# Task objective
Copy each line of the entries that contains the word "left".

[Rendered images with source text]
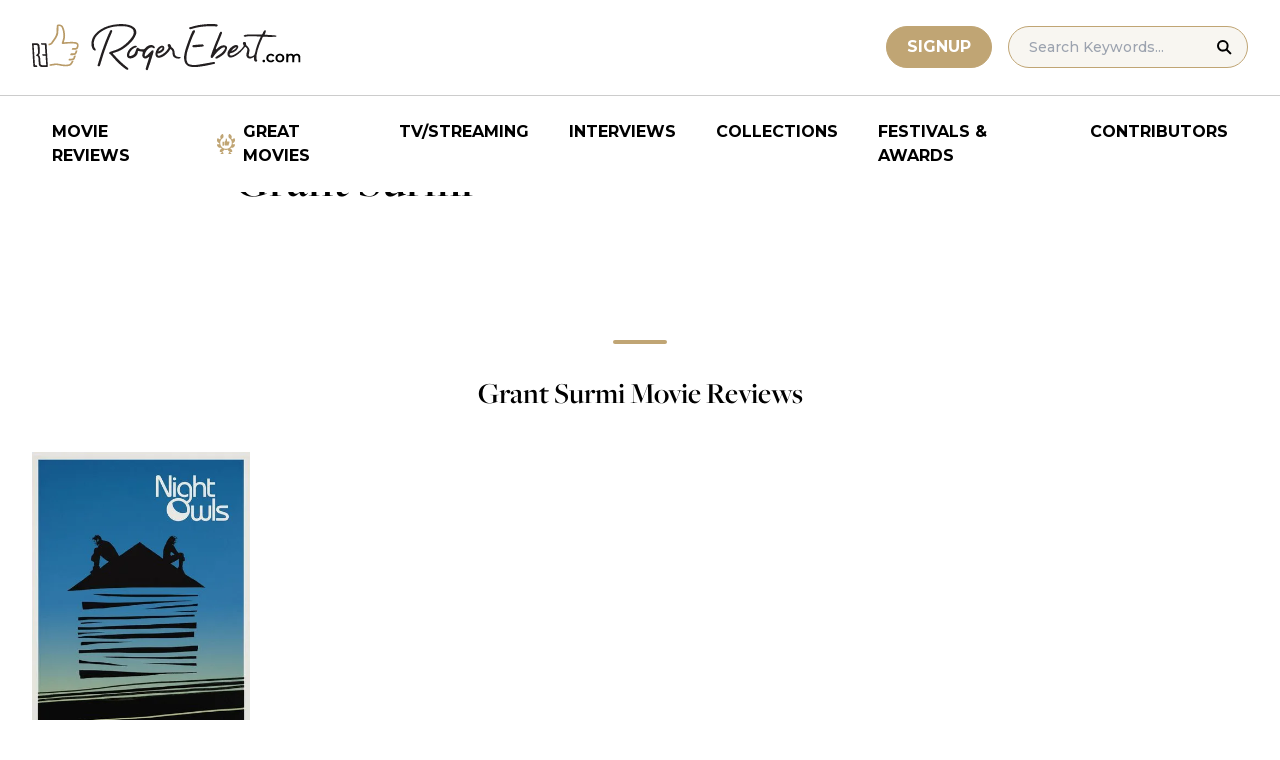

--- FILE ---
content_type: application/javascript; charset=utf-8
request_url: https://fundingchoicesmessages.google.com/f/AGSKWxUj76T78vOGI-bJoW46FAiO72DxoRtGc_y-3Y2KSdTmDoItTtABKropw2UwaAEpaa3ZlL9a3QQNy1SJmgqsDqnQU4lhTV841kZW3PWldm2Jxof6SrVCzgUdm04GWO3O_aVwRZtzSJORtWNTYHccSizR2vbH7NgAhopihJ63e3HW6KZ1fGhFJj2brdBa/__ads1./admin/ad_.480x60_/ads_ad_/adtopmidsky.
body_size: -1291
content:
window['a3aa5a43-077e-4c92-991c-1f13e98ffe44'] = true;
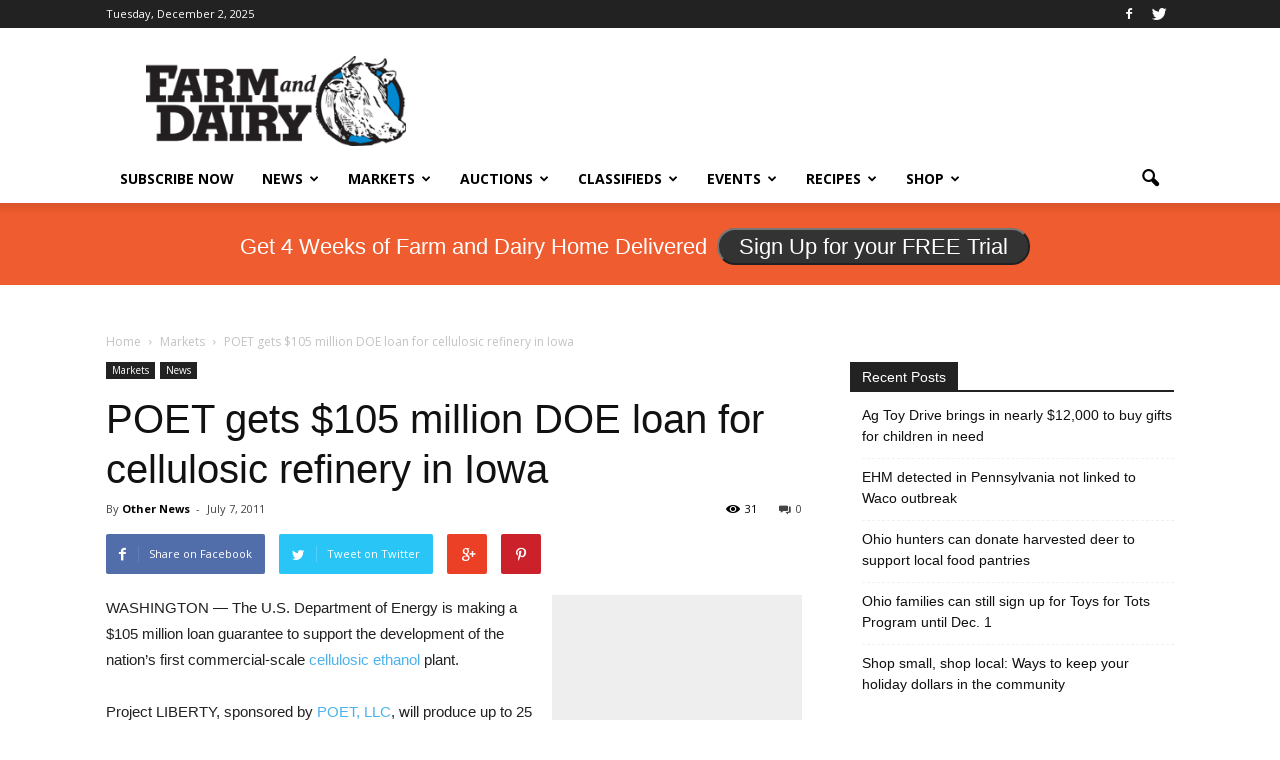

--- FILE ---
content_type: text/html; charset=utf-8
request_url: https://www.google.com/recaptcha/api2/aframe
body_size: -85
content:
<!DOCTYPE HTML><html><head><meta http-equiv="content-type" content="text/html; charset=UTF-8"></head><body><script nonce="yIMk3irhV88-hlxINUEBJQ">/** Anti-fraud and anti-abuse applications only. See google.com/recaptcha */ try{var clients={'sodar':'https://pagead2.googlesyndication.com/pagead/sodar?'};window.addEventListener("message",function(a){try{if(a.source===window.parent){var b=JSON.parse(a.data);var c=clients[b['id']];if(c){var d=document.createElement('img');d.src=c+b['params']+'&rc='+(localStorage.getItem("rc::a")?sessionStorage.getItem("rc::b"):"");window.document.body.appendChild(d);sessionStorage.setItem("rc::e",parseInt(sessionStorage.getItem("rc::e")||0)+1);localStorage.setItem("rc::h",'1764714451496');}}}catch(b){}});window.parent.postMessage("_grecaptcha_ready", "*");}catch(b){}</script></body></html>

--- FILE ---
content_type: application/javascript
request_url: https://prism.app-us1.com/?a=800688971&u=https%3A%2F%2Fwww.farmanddairy.com%2Fnews%2Fpoet-gets-105-million-doe-loan-for-cellulosic-refinery-in-iowa%2F26925.html
body_size: 123
content:
window.visitorGlobalObject=window.visitorGlobalObject||window.prismGlobalObject;window.visitorGlobalObject.setVisitorId('72f82ad5-771c-4415-b82c-a517657402b6', '800688971');window.visitorGlobalObject.setWhitelistedServices('tracking', '800688971');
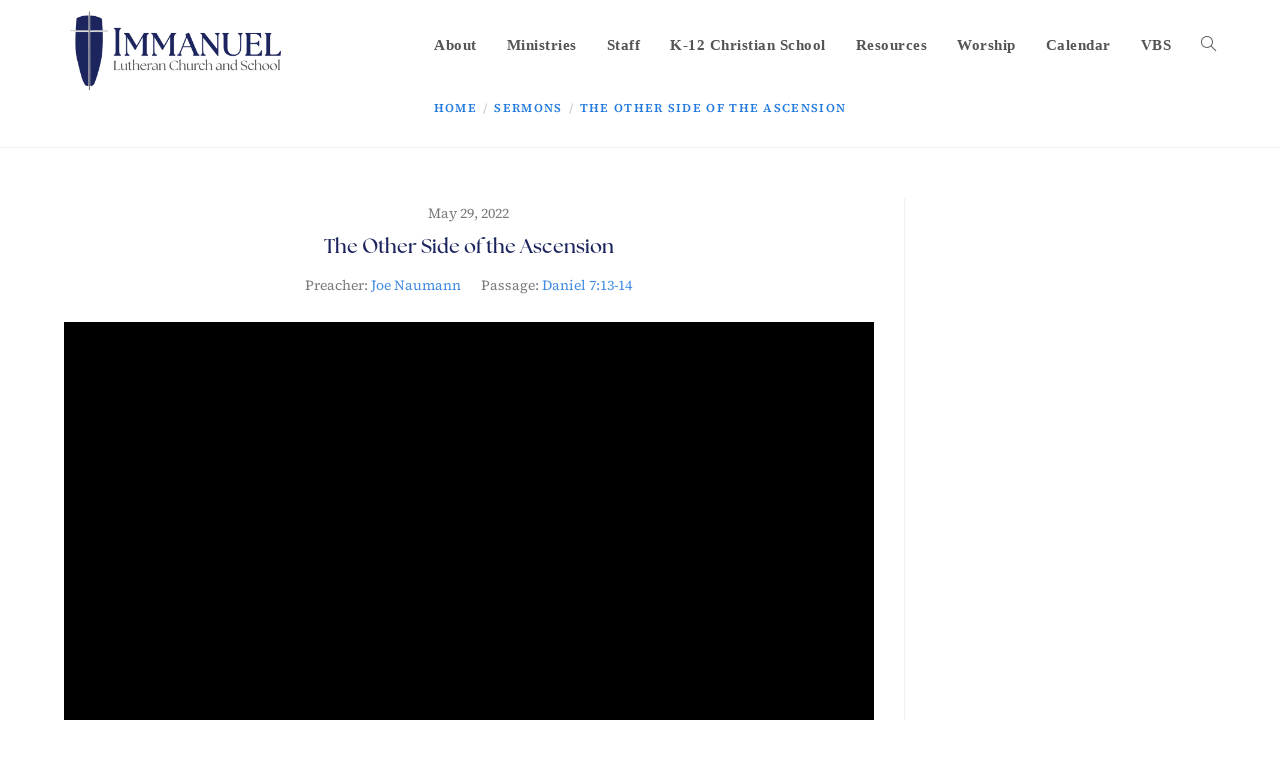

--- FILE ---
content_type: text/css
request_url: https://www.immanuelmankato.org/wp-content/uploads/oceanwp-webfonts-css/a37b0a6dd722d10dccf098d82a0ad11f.css?ver=7f0106ae9cc4766cceea8fb25884f43e
body_size: 31
content:
@font-face {  font-family: 'Source Serif 4';  font-style: italic;  font-weight: 200;  font-display: swap;  src: url(//www.immanuelmankato.org/wp-content/uploads/oceanwp-webfonts/vEF02_tTDB4M7-auWDN0ahZJW1ge6NmXpVAHV83Bfb_US2D2QYxoUKIkn98pxl9tDMQH.ttf) format('truetype');}@font-face {  font-family: 'Source Serif 4';  font-style: italic;  font-weight: 300;  font-display: swap;  src: url(//www.immanuelmankato.org/wp-content/uploads/oceanwp-webfonts/vEF02_tTDB4M7-auWDN0ahZJW1ge6NmXpVAHV83Bfb_US2D2QYxoUKIkn98pGF9tDMQH.ttf) format('truetype');}@font-face {  font-family: 'Source Serif 4';  font-style: italic;  font-weight: 400;  font-display: swap;  src: url(//www.immanuelmankato.org/wp-content/uploads/oceanwp-webfonts/vEF02_tTDB4M7-auWDN0ahZJW1ge6NmXpVAHV83Bfb_US2D2QYxoUKIkn98pRl9tDMQH.ttf) format('truetype');}@font-face {  font-family: 'Source Serif 4';  font-style: italic;  font-weight: 500;  font-display: swap;  src: url(//www.immanuelmankato.org/wp-content/uploads/oceanwp-webfonts/vEF02_tTDB4M7-auWDN0ahZJW1ge6NmXpVAHV83Bfb_US2D2QYxoUKIkn98pdF9tDMQH.ttf) format('truetype');}@font-face {  font-family: 'Source Serif 4';  font-style: italic;  font-weight: 600;  font-display: swap;  src: url(//www.immanuelmankato.org/wp-content/uploads/oceanwp-webfonts/vEF02_tTDB4M7-auWDN0ahZJW1ge6NmXpVAHV83Bfb_US2D2QYxoUKIkn98pmFhtDMQH.ttf) format('truetype');}@font-face {  font-family: 'Source Serif 4';  font-style: italic;  font-weight: 700;  font-display: swap;  src: url(//www.immanuelmankato.org/wp-content/uploads/oceanwp-webfonts/vEF02_tTDB4M7-auWDN0ahZJW1ge6NmXpVAHV83Bfb_US2D2QYxoUKIkn98poVhtDMQH.ttf) format('truetype');}@font-face {  font-family: 'Source Serif 4';  font-style: italic;  font-weight: 800;  font-display: swap;  src: url(//www.immanuelmankato.org/wp-content/uploads/oceanwp-webfonts/vEF02_tTDB4M7-auWDN0ahZJW1ge6NmXpVAHV83Bfb_US2D2QYxoUKIkn98pxlhtDMQH.ttf) format('truetype');}@font-face {  font-family: 'Source Serif 4';  font-style: italic;  font-weight: 900;  font-display: swap;  src: url(//www.immanuelmankato.org/wp-content/uploads/oceanwp-webfonts/vEF02_tTDB4M7-auWDN0ahZJW1ge6NmXpVAHV83Bfb_US2D2QYxoUKIkn98p71htDMQH.ttf) format('truetype');}@font-face {  font-family: 'Source Serif 4';  font-style: normal;  font-weight: 200;  font-display: swap;  src: url(//www.immanuelmankato.org/wp-content/uploads/oceanwp-webfonts/vEFy2_tTDB4M7-auWDN0ahZJW3IX2ih5nk3AucvUHf6OAVIJmeUDygwjipdqnhtdCw.ttf) format('truetype');}@font-face {  font-family: 'Source Serif 4';  font-style: normal;  font-weight: 300;  font-display: swap;  src: url(//www.immanuelmankato.org/wp-content/uploads/oceanwp-webfonts/vEFy2_tTDB4M7-auWDN0ahZJW3IX2ih5nk3AucvUHf6OAVIJmeUDygwjiklqnhtdCw.ttf) format('truetype');}@font-face {  font-family: 'Source Serif 4';  font-style: normal;  font-weight: 400;  font-display: swap;  src: url(//www.immanuelmankato.org/wp-content/uploads/oceanwp-webfonts/vEFy2_tTDB4M7-auWDN0ahZJW3IX2ih5nk3AucvUHf6OAVIJmeUDygwjihdqnhtdCw.ttf) format('truetype');}@font-face {  font-family: 'Source Serif 4';  font-style: normal;  font-weight: 500;  font-display: swap;  src: url(//www.immanuelmankato.org/wp-content/uploads/oceanwp-webfonts/vEFy2_tTDB4M7-auWDN0ahZJW3IX2ih5nk3AucvUHf6OAVIJmeUDygwjiiVqnhtdCw.ttf) format('truetype');}@font-face {  font-family: 'Source Serif 4';  font-style: normal;  font-weight: 600;  font-display: swap;  src: url(//www.immanuelmankato.org/wp-content/uploads/oceanwp-webfonts/vEFy2_tTDB4M7-auWDN0ahZJW3IX2ih5nk3AucvUHf6OAVIJmeUDygwjisltnhtdCw.ttf) format('truetype');}@font-face {  font-family: 'Source Serif 4';  font-style: normal;  font-weight: 700;  font-display: swap;  src: url(//www.immanuelmankato.org/wp-content/uploads/oceanwp-webfonts/vEFy2_tTDB4M7-auWDN0ahZJW3IX2ih5nk3AucvUHf6OAVIJmeUDygwjivBtnhtdCw.ttf) format('truetype');}@font-face {  font-family: 'Source Serif 4';  font-style: normal;  font-weight: 800;  font-display: swap;  src: url(//www.immanuelmankato.org/wp-content/uploads/oceanwp-webfonts/vEFy2_tTDB4M7-auWDN0ahZJW3IX2ih5nk3AucvUHf6OAVIJmeUDygwjipdtnhtdCw.ttf) format('truetype');}@font-face {  font-family: 'Source Serif 4';  font-style: normal;  font-weight: 900;  font-display: swap;  src: url(//www.immanuelmankato.org/wp-content/uploads/oceanwp-webfonts/vEFy2_tTDB4M7-auWDN0ahZJW3IX2ih5nk3AucvUHf6OAVIJmeUDygwjir5tnhtdCw.ttf) format('truetype');}

--- FILE ---
content_type: text/css
request_url: https://www.immanuelmankato.org/wp-content/plugins/mru-add-sermon-downloads//sermons-downloads.css?ver=0.2.0
body_size: -191
content:
a + a.download_link {
    margin-left: 5px;
    border-left: 2px solid #666;
    padding-left: 10px;
}

.thumbnail img.wp-post-image {
    width: 150px;
}

--- FILE ---
content_type: text/css
request_url: https://www.immanuelmankato.org/wp-content/plugins/sermon-manager-for-wordpress/assets/css/theme-specific/oceanwp.css?ver=2.30.0
body_size: -217
content:
#wpfc_sermon_sorting {
    margin-bottom: 24px;
}

.wpfc-sermon {
    margin-bottom: 24px;
}

.wpfc-sermon:last-child {
    margin-bottom: 0;
}

--- FILE ---
content_type: text/css
request_url: https://www.immanuelmankato.org/wp-content/uploads/elementor/css/post-8576.css?ver=1769158132
body_size: 147
content:
.elementor-kit-8576{--e-global-color-primary:#1D255E;--e-global-color-secondary:#0B3E9F;--e-global-color-text:#000000;--e-global-color-accent:#4E4C4D;--e-global-color-5f75925d:#9E9D9F;--e-global-color-7297db15:#FFFFFF;--e-global-color-5afc324d:#000;--e-global-color-544e05b4:#FFF;--e-global-color-128b536e:#020101;--e-global-color-c225396:#EA0000;--e-global-typography-primary-font-family:"the-seasons";--e-global-typography-primary-font-size:36px;--e-global-typography-primary-font-weight:700;--e-global-typography-secondary-font-family:"Source Sans Pro";--e-global-typography-secondary-font-weight:400;--e-global-typography-text-font-family:"Source Serif";--e-global-typography-text-font-size:18px;--e-global-typography-text-font-weight:400;--e-global-typography-text-font-style:normal;--e-global-typography-accent-font-family:"Source Sans Pro";--e-global-typography-accent-font-weight:500;--e-global-typography-60f1b01-font-family:"Source Sans Pro";--e-global-typography-60f1b01-font-size:16px;--e-global-typography-60f1b01-font-weight:300;--e-global-typography-60f1b01-line-height:2em;--e-global-typography-1210163-font-size:16px;--e-global-typography-1210163-font-weight:300;--e-global-typography-1210163-line-height:2em;}.elementor-section.elementor-section-boxed > .elementor-container{max-width:1140px;}.e-con{--container-max-width:1140px;}.elementor-widget:not(:last-child){margin-block-end:20px;}.elementor-element{--widgets-spacing:20px 20px;--widgets-spacing-row:20px;--widgets-spacing-column:20px;}{}h1.entry-title{display:var(--page-title-display);}@media(max-width:1024px){.elementor-section.elementor-section-boxed > .elementor-container{max-width:1024px;}.e-con{--container-max-width:1024px;}}@media(max-width:767px){.elementor-section.elementor-section-boxed > .elementor-container{max-width:767px;}.e-con{--container-max-width:767px;}}

--- FILE ---
content_type: text/plain
request_url: https://www.google-analytics.com/j/collect?v=1&_v=j102&a=474337214&t=pageview&_s=1&dl=https%3A%2F%2Fwww.immanuelmankato.org%2Fsermons%2Fthe-other-side-of-the-ascension%2F&ul=en-us%40posix&dt=The%20Other%20Side%20of%20the%20Ascension%20%E2%80%93%20Immanuel%20Lutheran%20Church%20and%20School&sr=1280x720&vp=1280x720&_u=IEBAAEABAAAAACAAI~&jid=1596670264&gjid=618630351&cid=337343097.1769247042&tid=UA-64164806-2&_gid=1464207754.1769247042&_r=1&_slc=1&z=765173844
body_size: -452
content:
2,cG-52ZDFFW67F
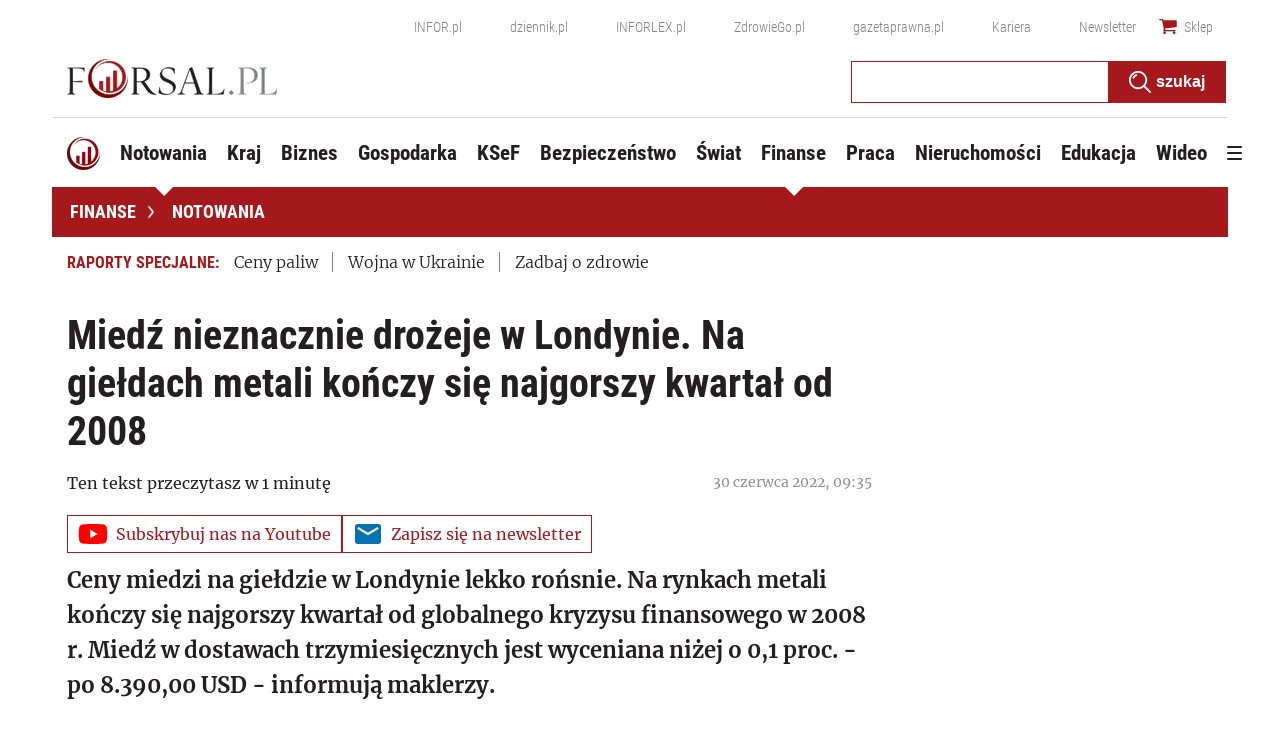

--- FILE ---
content_type: text/html; charset=utf-8
request_url: https://www.google.com/recaptcha/api2/aframe
body_size: 183
content:
<!DOCTYPE HTML><html><head><meta http-equiv="content-type" content="text/html; charset=UTF-8"></head><body><script nonce="Q7mpcELuPxHpe6P7RK1zsQ">/** Anti-fraud and anti-abuse applications only. See google.com/recaptcha */ try{var clients={'sodar':'https://pagead2.googlesyndication.com/pagead/sodar?'};window.addEventListener("message",function(a){try{if(a.source===window.parent){var b=JSON.parse(a.data);var c=clients[b['id']];if(c){var d=document.createElement('img');d.src=c+b['params']+'&rc='+(localStorage.getItem("rc::a")?sessionStorage.getItem("rc::b"):"");window.document.body.appendChild(d);sessionStorage.setItem("rc::e",parseInt(sessionStorage.getItem("rc::e")||0)+1);localStorage.setItem("rc::h",'1768989422294');}}}catch(b){}});window.parent.postMessage("_grecaptcha_ready", "*");}catch(b){}</script></body></html>

--- FILE ---
content_type: text/plain; charset=UTF-8
request_url: https://at.teads.tv/fpc?analytics_tag_id=PUB_5576&tfpvi=&gdpr_status=22&gdpr_reason=220&gdpr_consent=&ccpa_consent=&shared_ids=&sv=d656f4a&
body_size: -83
content:
YWVhMDZjMTctYjVlZS00YTJkLTk0YTItZWE4ODc0ODVhNDNlIy0zLTY=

# Answer to this exercise
    margin-left: 5px;
    border-left: 2px solid #666;
    padding-left: 10px;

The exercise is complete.